CSU Accounting Management Que

I’m working on a accounting multi-part question and need support to help me learn.

  1. Mike has an idea for a new social media venture. He is going to form a start-up company, raise $150,000 of needed capital and hire an experienced manager to run the business. He has located Saul, a rich investor, who will invest $150,000 and Marie, who has agreed to serve as Manager if the terms are right. The parties agree to form Newco Corp (a C corporation).
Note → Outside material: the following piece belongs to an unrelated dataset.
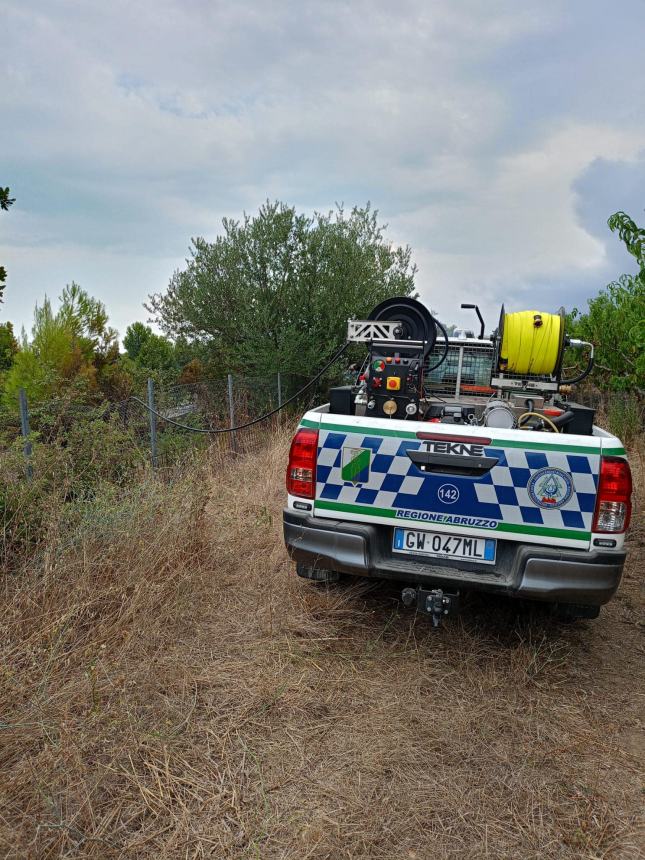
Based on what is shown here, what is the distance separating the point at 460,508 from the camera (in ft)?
10.9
Mike will transfer tangible assets and intellectual property worth $200,000 (and basis of $50,000); Saul will contribute $150,000 cash; AND Marie will enter into a five-year employment contract. Mike wants to maintain control of the business. Saul wants a guaranteed preferred return but also wants to share in the growth of the company. Marie wants to be fairly compensated (she believes $80,000 per year) and also wants stock in the company but cannot afford a cash investment.

For each scenario, consider whether §351 is met and what are the tax outcomes to each (Mike, Saul and Marie). Be sure and provide an explanation.

  1. Mike gets 200 shares and Saul gets 100 shares of Newco stock. Marie agrees to $40,000 compensation per year and 150 shares of Newco (assume FMV=$1,000 per share).
  1. Same as a. except Marie will receive compensation of $80,000 per year and will transfer an unsecured promissory note for $150,000 (with market interest rate, payable in 5 equal installments) in exchange for her shares.
  2. Same as a. except Marie will pay $20,000 cash for the 150 shares.
  1. A, B, C, D and E, all individuals, form X Corp to engage in a trade or business. X issues 100 shares total. Below is a table of the transfers made by A-E:

Shareholder

Transferred

Basis

FMV

Shares Received

A

Cash

$25,000

$25,000

25

B

Inventory

$5,000

$10,000

10

C

Land Parcel #1

Land Parcel #2

$15,000

$8,000

$10,000

$10,000

20

D

Equipment

$5,000

$25,000

25

E

$20,000 cash

$20,000

$20,000

20

a. Assuming no special elections, what are the tax consequences (gain/loss realized and recognized, what is their basis in the stock received, and what is the holding period of the stock (conceptually, since no years are stated) for each transferor?

b. Assuming no special elections, what are the tax consequences to X Corp?

c. Assume X Corp would like to take the highest basis possible in C’s land, what alternative is available to X and C?